Abstract
Purpose
BAT-26 is one of the representative markers for microsatellite instability evaluation and presents different polymorphisms in different ethnic populations. The current knowledge of its comparative polymorphism between healthy individuals and cancer patients in the Chinese population is insufficient. This study aims to analyze germline polymorphic variations of BAT-26 between healthy individuals and cancer patients in Chinese from Jiangsu province and the associated cancer risk implications.
Methods
The various BAT-26 alleles and their percentages in cervical cells from 500 healthy women were assessed by direct sequencing. Twenty of these samples were also analyzed by fragment analysis. BAT-26 of blood DNA from 24 healthy individuals and 247 cancer patients was analyzed by fragment analysis.
Results
Compared with the sequencing results, 122.6-122.9 bp, 123.4-123.8 bp and 124.1-124.8 bp corresponded to the A25, A26 and A27 alleles, respectively. The 524 healthy individuals showed 4.58%, 92.18% and 3.24% of A25, A26 and A27, respectively.

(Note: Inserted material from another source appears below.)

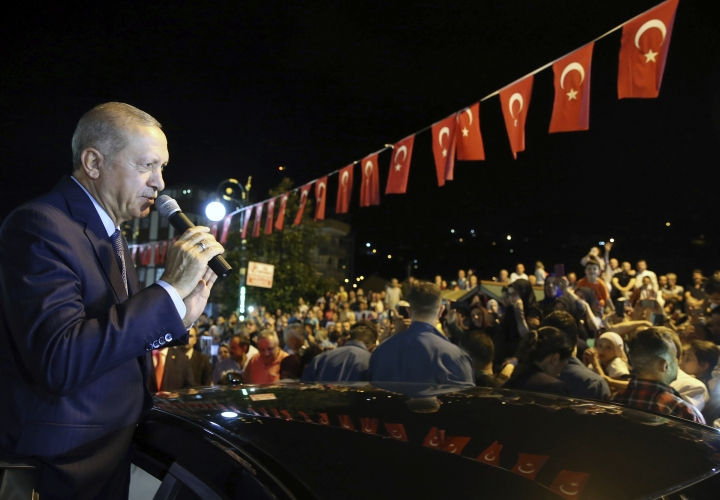 """Turkey's President Recep Tayyip Erdogan addresses supporters at his Black Sea hometown, Guneysu, Turkey, early Friday, Aug. 10, 2018. Turkey's Finance and Treasury Minister Berat Albayrak will reveal a """" new economic model """" as the Turkish Lira has lost more than 30 percent of its value since the start of the year.(Presidential Press Service via AP, Pool)"""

The variant alleles A18, A24, A28, A29 and A32 were only found in cancer patients, accounting for 0.81%, 0.40%, 0.40%, 0.40% and 0.40%, respectively; the A25, A26 and A27 alleles in cancer patients accounted for 6.48%, 77.33% and 13.77%.
Conclusions
Healthy individuals had a stable BAT-26 profile within the quasimonomorphic variation range (QMVR), but cancer patients harbored variant alleles outside QMVR and showed a trend from quasimonomorph to polymonomorph, suggesting that variant alleles of BAT-26 in germline cells may be regarded as a potential marker of higher cancer risk in the Chinese population from Jiangsu province.
Introduction
Lynch syndrome (LS) is an autosomal dominant inheritance syndrome characterized by a high incidence of early onset colorectal cancer (CRC) and extracolonic malignancies such as endometrial, ovarian, small bowel, urinary tract, hepatobiliary tract, gastric and brain cancers (1-2-3). LS is also referred to as hereditary nonpolyposis colorectal cancer (HNPCC) and accounts for 2% to 5% of all cases of CRC (3).
It has been shown that LS is the result of germline mutations in genes involved in DNA mismatch repair (MMR) including MSH2, MLH1, MSH6 and PMS2 (3). A defective MMR system usually shows microsatellite instability (MSI) (2). So MSI analysis is effective for the diagnosis of LS (4, 5). MSI is also considered a predictive biomarker of response to 5-fluorouracil, irinotecan and other chemotherapeutic agents (5-6-7-8-9). BAT-26 is one of the 5 markers of the MSI panel (BAT-25, BAT-26, D2S123, D5S346 and D17S250) recommended by the National Cancer Institute (NCI) because it has shown particularly high sensitivity and specificity in the detection of an MSI phenotype (4, 10). Zeinalian et al (11) found BAT-26 to be the most instable marker in selected CRC patients at risk of LS in central Iran.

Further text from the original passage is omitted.